There seem to regularly be outages of Internet platforms caused by software issues. In the last year, there have been outages at Google, Facebook, Twitter, and dozens of other software platforms. The telecom industry has had plenty of outages caused by similar issues that have knocked out large chunks of the Internet backbone or various data centers. Any of these outages that were software-related have one thing in common – with good software upgrade procedures, the outages likely could have been prevented.
Telephone companies have the longest history working with software upgrades that are capable of knocking out networks. The possibility of big voice outages crept into the industry when we replaced electromechanical switches with electronic switches. The big telephone companies developed software upgrade protocols that were designed to minimize outages due to software upgrades. Even when upgrades went poorly, smart telcos adopted processes for quickly flipping back to the original configuration. The frequency and the size of the software outages we keep seeing today are good indicators that a lot of companies are not following the safe practice that have been around for decades.

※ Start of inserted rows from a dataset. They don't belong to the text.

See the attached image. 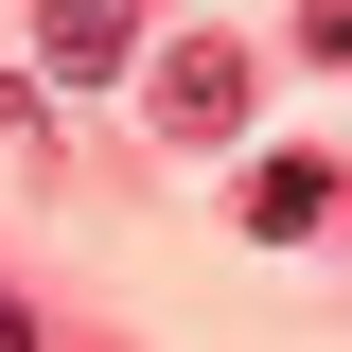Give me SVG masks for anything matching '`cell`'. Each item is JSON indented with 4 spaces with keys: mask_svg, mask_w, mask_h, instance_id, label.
Here are the masks:
<instances>
[{
    "mask_svg": "<svg viewBox=\"0 0 352 352\" xmlns=\"http://www.w3.org/2000/svg\"><path fill=\"white\" fill-rule=\"evenodd\" d=\"M317 53H352V0H317Z\"/></svg>",
    "mask_w": 352,
    "mask_h": 352,
    "instance_id": "obj_6",
    "label": "cell"
},
{
    "mask_svg": "<svg viewBox=\"0 0 352 352\" xmlns=\"http://www.w3.org/2000/svg\"><path fill=\"white\" fill-rule=\"evenodd\" d=\"M36 36H53V71H71V88H106V71H124V36H141V0H36Z\"/></svg>",
    "mask_w": 352,
    "mask_h": 352,
    "instance_id": "obj_3",
    "label": "cell"
},
{
    "mask_svg": "<svg viewBox=\"0 0 352 352\" xmlns=\"http://www.w3.org/2000/svg\"><path fill=\"white\" fill-rule=\"evenodd\" d=\"M335 212H352V176H335V159H264V176H247V229H264V247H317Z\"/></svg>",
    "mask_w": 352,
    "mask_h": 352,
    "instance_id": "obj_2",
    "label": "cell"
},
{
    "mask_svg": "<svg viewBox=\"0 0 352 352\" xmlns=\"http://www.w3.org/2000/svg\"><path fill=\"white\" fill-rule=\"evenodd\" d=\"M0 352H36V300H0Z\"/></svg>",
    "mask_w": 352,
    "mask_h": 352,
    "instance_id": "obj_5",
    "label": "cell"
},
{
    "mask_svg": "<svg viewBox=\"0 0 352 352\" xmlns=\"http://www.w3.org/2000/svg\"><path fill=\"white\" fill-rule=\"evenodd\" d=\"M18 124H36V88H18V71H0V141H18Z\"/></svg>",
    "mask_w": 352,
    "mask_h": 352,
    "instance_id": "obj_4",
    "label": "cell"
},
{
    "mask_svg": "<svg viewBox=\"0 0 352 352\" xmlns=\"http://www.w3.org/2000/svg\"><path fill=\"white\" fill-rule=\"evenodd\" d=\"M159 141H194V159L247 141V53H229V36H176L159 53Z\"/></svg>",
    "mask_w": 352,
    "mask_h": 352,
    "instance_id": "obj_1",
    "label": "cell"
}]
</instances>
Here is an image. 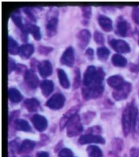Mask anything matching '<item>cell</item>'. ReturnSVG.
I'll use <instances>...</instances> for the list:
<instances>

One of the first things that anybody that touches a core of a network should understand is that there is no such thing as a casual upgrade or casual maintenance of a mission critical system. It’s obvious there are bad practices in place when one technician can delete or modify a file and cause a major outage – it should be impossible for somebody to have access to casually do that.
The processes for safe software upgrades are well known. They require a lot more discipline than many network engineers want to use – but they are safe. The tried-and-true way to make a software upgrade is as follows:
Have a Project Manager for the Upgrade. It is vital to have one person in charge of the upgrade. They can get assistance in planning and doing the upgrade, but they need to be ready and authorized to react if things don’t go as planned.
Develop a Checklist. There should be a step-by-step checklist of all aspects of the upgrade. Make sure to understand every piece of equipment and software that will be affected by the upgrade. Then, most importantly, develop a step-by-step list of the steps required to perform the upgrade.
Break the Upgrade into Manageable Steps. If possible, the upgrade should be done in stages where progress can be measured and tested after each step.
Establish a Baseline / Establish a Go-Back Process. Establishing a baseline means understanding the current network configuration in detail. It means understanding the exact settings of every piece of software and equipment. Once the baseline is in place there should be a go-back process. This is the process of returning software and hardware to the original configuration if something goes wrong during the upgrade. Ideally, the go-back would be something that can be implemented quickly, and if designed well, can be done in minutes.
Make Sure to have Vendor Support. It’s worth considering having a vendor representative on site for major upgrades, or on alert for minor ones. I have seen clients schedule an upgrade over a holiday, not thinking that the needed expertise at the vendor is probably not going to be available.
Pre-test Every Component before the Cut. Safe practices establish a test lab for a complicated upgrade where the new software and/or hardware is tested first in a lab setting instead of live.
Take Every Upgrade Seriously. I often see companies follow most of the above steps for major upgrades only to see them knock out their network for what they think of as simple upgrades or routine maintenance.
It’s easy to define a bad upgrade process as one where a single technician can unilaterally change files and setting in a mission critical system without going through any of the above processes. Every time there is a bad outage we hear reasons for the outage like a corrupted file or bad hardware – nobody ever admits they were too casual with an upgrade, although that’s probably the real reason for the outage.